* BEGIN Given information *

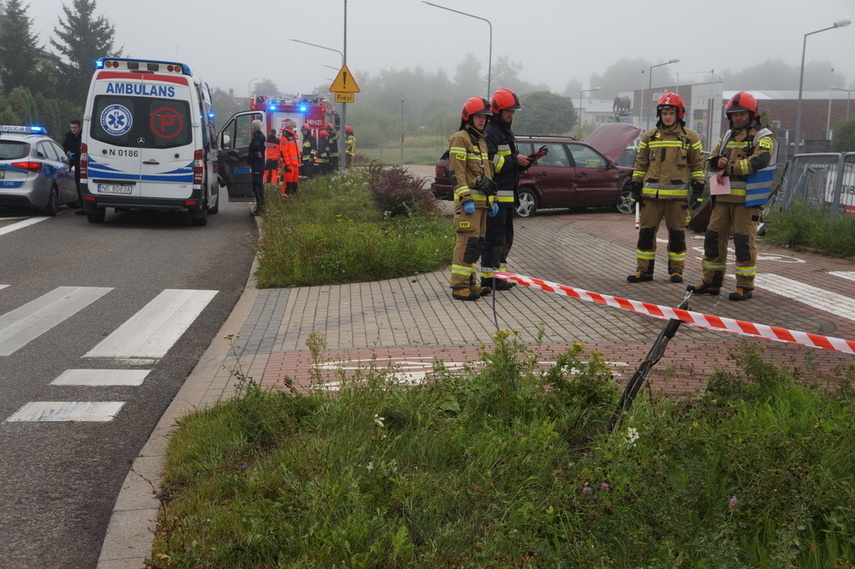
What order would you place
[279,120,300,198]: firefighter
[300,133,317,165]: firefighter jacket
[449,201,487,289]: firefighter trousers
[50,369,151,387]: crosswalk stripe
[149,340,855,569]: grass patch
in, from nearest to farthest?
[149,340,855,569]: grass patch → [50,369,151,387]: crosswalk stripe → [449,201,487,289]: firefighter trousers → [279,120,300,198]: firefighter → [300,133,317,165]: firefighter jacket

* END Given information *

= Given exercise =
Could you pull every line of text from the material above and reproduce it word for word, leaving out the pictures?

= Task response =
What order would you place
[279,120,300,198]: firefighter
[300,133,317,165]: firefighter jacket
[449,201,487,289]: firefighter trousers
[50,369,151,387]: crosswalk stripe
[149,340,855,569]: grass patch
in, from nearest to farthest?
[149,340,855,569]: grass patch → [50,369,151,387]: crosswalk stripe → [449,201,487,289]: firefighter trousers → [279,120,300,198]: firefighter → [300,133,317,165]: firefighter jacket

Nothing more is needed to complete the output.